RPRO: Ranked Preference Reinforcement Optimization for Enhancing Medical QA and Diagnostic Reasoning
Chia-Hsuan Hsu, Jun-En Ding, Hsin-Ling Hsu, Chih-Ho Hsu, Li-Hung Yao, Chun-Chieh Liao, Feng Liu, Fang-Ming Hung
TL;DR
The paper addresses the unreliability of clinical reasoning in medical LLMs by introducing Ranked Preference Reinforcement Optimization (RPRO), a framework that combines task-adaptive chain-of-thought templates with probabilistic, multi-dimensional quality assessment and groupwise ranking via the Bradley–Terry model. RPRO generates multiple CoT candidates, evaluates them on coverage, factual accuracy, and redundancy, and optimizes over full rankings with linear rewards, coupled with KL regularization to stabilize training. Evaluations on PubMedQA, MedQA-USMLE, and FEMH show that a 2B Gemma-based model with RPRO matches or surpasses much larger models across 0-, 1-, and 5-shot settings, with notable gains in macro F1 and semantic coherence.
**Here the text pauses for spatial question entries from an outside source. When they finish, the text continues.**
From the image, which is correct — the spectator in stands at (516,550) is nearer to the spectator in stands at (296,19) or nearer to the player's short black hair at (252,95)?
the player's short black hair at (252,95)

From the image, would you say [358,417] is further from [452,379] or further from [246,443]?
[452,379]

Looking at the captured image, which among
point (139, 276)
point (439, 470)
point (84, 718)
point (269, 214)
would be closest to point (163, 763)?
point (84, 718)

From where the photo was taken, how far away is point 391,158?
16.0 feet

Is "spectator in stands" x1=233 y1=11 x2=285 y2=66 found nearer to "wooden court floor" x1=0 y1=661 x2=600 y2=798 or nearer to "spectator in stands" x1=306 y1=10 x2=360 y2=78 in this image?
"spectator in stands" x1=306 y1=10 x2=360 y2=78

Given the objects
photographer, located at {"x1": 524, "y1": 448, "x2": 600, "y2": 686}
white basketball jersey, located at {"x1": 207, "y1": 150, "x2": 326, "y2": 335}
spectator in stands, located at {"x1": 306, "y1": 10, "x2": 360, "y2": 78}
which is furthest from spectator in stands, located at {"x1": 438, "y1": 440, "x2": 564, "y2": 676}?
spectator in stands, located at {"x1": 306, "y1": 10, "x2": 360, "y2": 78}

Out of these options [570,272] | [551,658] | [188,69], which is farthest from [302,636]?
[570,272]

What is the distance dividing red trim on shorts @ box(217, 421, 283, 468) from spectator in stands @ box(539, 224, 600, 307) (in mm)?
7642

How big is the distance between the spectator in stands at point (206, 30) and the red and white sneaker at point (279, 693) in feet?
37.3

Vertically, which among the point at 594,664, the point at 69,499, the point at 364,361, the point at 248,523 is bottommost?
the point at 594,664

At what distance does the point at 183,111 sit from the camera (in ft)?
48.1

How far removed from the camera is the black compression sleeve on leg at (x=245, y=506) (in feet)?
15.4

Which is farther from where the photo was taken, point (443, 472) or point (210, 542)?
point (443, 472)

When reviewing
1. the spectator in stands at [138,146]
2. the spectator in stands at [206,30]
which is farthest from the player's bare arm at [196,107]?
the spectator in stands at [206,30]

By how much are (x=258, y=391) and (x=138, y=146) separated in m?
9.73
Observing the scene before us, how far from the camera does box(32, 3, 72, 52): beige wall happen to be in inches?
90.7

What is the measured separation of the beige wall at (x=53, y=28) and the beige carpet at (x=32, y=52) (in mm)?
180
The findings suggest that quality-driven reasoning refinement can yield clinically grounded, scalable LLMs for medical QA and diagnostic support, beyond mere parameter scaling.
Abstract
Medical question answering requires advanced reasoning that integrates domain knowledge with logical inference. However, existing large language models (LLMs) often generate reasoning chains that lack factual accuracy and clinical reliability. We propose Ranked Preference Reinforcement Optimization (RPRO), a novel framework that combines reinforcement learning with preference-driven reasoning refinement to enhance clinical chain-of-thought (CoT) performance. RPRO distinguishes itself from prior approaches by employing task-adaptive reasoning templates and a probabilistic evaluation mechanism that aligns model outputs with established clinical workflows, while automatically identifying and correcting low-quality reasoning chains. Unlike traditional pairwise preference methods, RPRO introduces a groupwise ranking optimization based on the Bradley--Terry model and incorporates KL-divergence regularization for stable training. Experiments on PubMedQA, MedQA-USMLE, and a real-world clinical dataset from Far Eastern Memorial Hospital (FEMH) demonstrate consistent improvements over strong baselines. Remarkably, our 2B-parameter model outperforms much larger 7B--20B models, including medical-specialized variants. These findings demonstrate that combining preference optimization with quality-driven refinement provides a scalable and clinically grounded approach to building more reliable medical LLMs.